By leah koontz
February 13, 2014 · 1 Comments
[Leah reviews a performance art piece with applications to social issues here in Philadelphia, and beyond. --the artblog editors]
After attending the newest event at New Boon(e) gallery, “The Off White Beast: A Story Telling Performance,” I was left pleasantly perplexed and moved. New Boon(e) is an artist collective that explores the need for an artistic community. The space transforms from a working studio space for a group of member-artists into a gallery/exhibition room, and is unified by the need for critical conversation, collaboration, and exposure that extends to the broader art community in Philadelphia.
“The Off White Beast” was a collaborative effort. It seamlessly involved many media, including performance, sculpture, music, installation, sound, lighting, and dance. I was very impressed with the entire shebang. New Boon(e) has come up with a beautiful way to work together, combining the wide range of skills shared among the members of the gallery. The space seems to be sustained by these members, who are by and large graduates of local art colleges. New Boon(e) allows them to discover an unlimited creative vision together.
I found the performance to be very accessible while maintaining a level of depth. Josh Beaver, the storyteller, captivated the audience with his stage presence and authenticity. The performance truly embodied contemporary art and the post-medium condition. The well-composed set featured an elevated, enclosed cage where musicians from Philadelphia’s Space Whale Orchestra played during the show. Beaver stood in the center and told his story. Behind him sat a classic, big, old, decrepit West Philadelphia house made from cardboard. What I perceived to be the interior of the house could be seen behind Beaver, where another musician sat and played during the performance. Beaver told his story and the space around him illuminated imagery that acted as a visual companion for his words. The story was simple yet complex, difficult to hear, but easy to listen to, and quite seductive.

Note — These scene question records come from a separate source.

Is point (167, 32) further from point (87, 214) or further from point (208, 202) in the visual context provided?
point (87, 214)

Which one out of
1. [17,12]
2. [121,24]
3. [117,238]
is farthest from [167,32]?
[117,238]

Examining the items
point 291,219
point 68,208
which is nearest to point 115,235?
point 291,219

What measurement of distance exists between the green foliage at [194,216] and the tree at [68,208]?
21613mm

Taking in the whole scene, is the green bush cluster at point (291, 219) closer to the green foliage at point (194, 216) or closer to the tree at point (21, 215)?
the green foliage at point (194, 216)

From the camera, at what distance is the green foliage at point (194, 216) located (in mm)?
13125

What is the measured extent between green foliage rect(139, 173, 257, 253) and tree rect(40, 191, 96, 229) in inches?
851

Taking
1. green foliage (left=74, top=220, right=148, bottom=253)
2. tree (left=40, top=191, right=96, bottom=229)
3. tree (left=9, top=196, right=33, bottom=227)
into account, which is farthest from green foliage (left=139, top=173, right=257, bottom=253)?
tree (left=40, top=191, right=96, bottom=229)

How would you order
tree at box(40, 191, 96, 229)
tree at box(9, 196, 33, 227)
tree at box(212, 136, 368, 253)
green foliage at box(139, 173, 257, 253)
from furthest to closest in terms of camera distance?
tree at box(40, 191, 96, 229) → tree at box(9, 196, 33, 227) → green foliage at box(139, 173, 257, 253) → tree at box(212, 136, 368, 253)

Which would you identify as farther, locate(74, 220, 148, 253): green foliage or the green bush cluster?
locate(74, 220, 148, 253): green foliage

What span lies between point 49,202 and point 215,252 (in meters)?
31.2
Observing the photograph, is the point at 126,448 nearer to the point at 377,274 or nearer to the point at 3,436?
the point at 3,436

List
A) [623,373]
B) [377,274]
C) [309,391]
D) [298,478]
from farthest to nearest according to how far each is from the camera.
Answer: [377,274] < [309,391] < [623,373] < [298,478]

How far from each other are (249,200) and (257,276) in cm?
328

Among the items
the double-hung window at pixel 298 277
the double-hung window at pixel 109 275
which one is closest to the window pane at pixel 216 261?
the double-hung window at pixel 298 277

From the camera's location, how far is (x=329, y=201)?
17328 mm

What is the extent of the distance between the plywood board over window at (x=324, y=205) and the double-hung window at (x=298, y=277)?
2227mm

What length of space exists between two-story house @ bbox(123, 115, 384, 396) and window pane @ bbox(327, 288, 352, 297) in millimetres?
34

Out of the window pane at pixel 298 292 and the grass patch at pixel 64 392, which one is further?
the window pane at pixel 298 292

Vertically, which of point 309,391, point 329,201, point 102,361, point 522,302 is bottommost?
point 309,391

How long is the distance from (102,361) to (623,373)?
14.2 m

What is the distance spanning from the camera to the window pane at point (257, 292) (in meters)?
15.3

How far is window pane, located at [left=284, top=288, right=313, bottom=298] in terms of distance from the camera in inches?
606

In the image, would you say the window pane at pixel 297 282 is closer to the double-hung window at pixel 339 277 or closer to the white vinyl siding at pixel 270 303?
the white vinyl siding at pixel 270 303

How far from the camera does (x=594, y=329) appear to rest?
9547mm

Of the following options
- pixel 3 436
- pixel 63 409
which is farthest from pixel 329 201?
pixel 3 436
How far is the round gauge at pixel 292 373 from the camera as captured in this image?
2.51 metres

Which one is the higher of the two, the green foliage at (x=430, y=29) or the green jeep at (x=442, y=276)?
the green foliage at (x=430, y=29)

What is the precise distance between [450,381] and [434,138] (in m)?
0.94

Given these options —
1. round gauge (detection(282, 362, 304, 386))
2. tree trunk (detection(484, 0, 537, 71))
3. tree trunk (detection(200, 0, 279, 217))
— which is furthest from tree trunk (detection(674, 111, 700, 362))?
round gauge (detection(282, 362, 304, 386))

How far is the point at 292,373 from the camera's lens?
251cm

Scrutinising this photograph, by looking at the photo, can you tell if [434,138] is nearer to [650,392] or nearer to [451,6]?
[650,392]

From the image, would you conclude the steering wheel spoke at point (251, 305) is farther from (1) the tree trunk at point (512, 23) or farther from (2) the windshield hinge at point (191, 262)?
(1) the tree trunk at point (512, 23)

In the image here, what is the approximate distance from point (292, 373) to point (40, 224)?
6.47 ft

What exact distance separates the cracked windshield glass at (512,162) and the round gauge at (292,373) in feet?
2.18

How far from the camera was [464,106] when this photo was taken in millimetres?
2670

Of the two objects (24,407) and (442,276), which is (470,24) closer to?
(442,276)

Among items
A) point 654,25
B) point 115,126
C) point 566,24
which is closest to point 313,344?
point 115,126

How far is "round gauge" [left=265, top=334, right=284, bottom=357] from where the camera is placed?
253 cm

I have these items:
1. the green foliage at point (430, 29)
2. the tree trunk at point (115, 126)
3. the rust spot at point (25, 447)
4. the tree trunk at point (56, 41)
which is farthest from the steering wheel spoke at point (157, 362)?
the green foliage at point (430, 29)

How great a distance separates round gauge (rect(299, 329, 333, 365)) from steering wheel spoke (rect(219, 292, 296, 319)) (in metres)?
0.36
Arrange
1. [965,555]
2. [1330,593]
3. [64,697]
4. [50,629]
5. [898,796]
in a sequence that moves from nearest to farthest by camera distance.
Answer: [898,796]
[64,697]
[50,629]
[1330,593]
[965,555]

Beaver spoke about a monster. It was an ambiguous monster, who seemed to exist as both man and creature. “The Off White Beast” took place in Sweetheart City in a bad neighborhood called Snakebelly. This neighborhood was filled with addicts and evil people who acted in the most horrible of ways. I found the Off White Beast to be a metaphor for the human condition. This led me to think about the negative actions human beings take, as well as the causes and effects of these actions. Beaver possessed a great insight into the complexities of humanity.
This piece spoke to me about poverty nationwide, and especially here in Philadelphia. Snakebelly reminded me of local neighborhoods that are often home to artists and young professionals, as well as locals who have lived there for years, and suffering families.
The Beast eventually appeared, wearing a beautiful and elaborate costume. This was very exciting–however, this moment was slightly anti-climatic. The Beast “writhed” and “crawled” out on stage and eventually reached its hind legs. At this moment, the performance ended, and someone in the back said, “That’s it.” While this abrupt ending was very funny, I do not feel that it was fully resolved.
Beaver spoke about the beast tricking God. “God” was played by three brass musicians, who remained in the back cage wearing black veils. During the story, the monster experiences a drug overdose; because of this, it eventually enters into a prolonged dialogue with God.
I would have preferred that the Beast stay in character throughout the remainder of the overdose. The story indicated that the Beast would spend the rest of his existence in this torturous limbo state, and I was interested in experiencing this visually while reconciling how I felt about it.
I was able to read into Beaver’s story, but I also felt content and entertained with the performance at face value. I was thrilled to see that the members of New Boon(e) had decided to take on a serious and relevant topic. As artists, we are constantly participating in gentrification. It is important to address this in an engaged way while not being preachy. “The Off White Beast” successfully brought up gentrification without chastising or admonishing the audience. The piece’s heavy topics were handled with sensitivity and a dark sense of humor, which helped the audience digest the difficult subject matter.
While I came away wanting more of an ending, this was an experimental performance that was exciting to see and included great content to think about. I look forward to my next event at New Boon(e).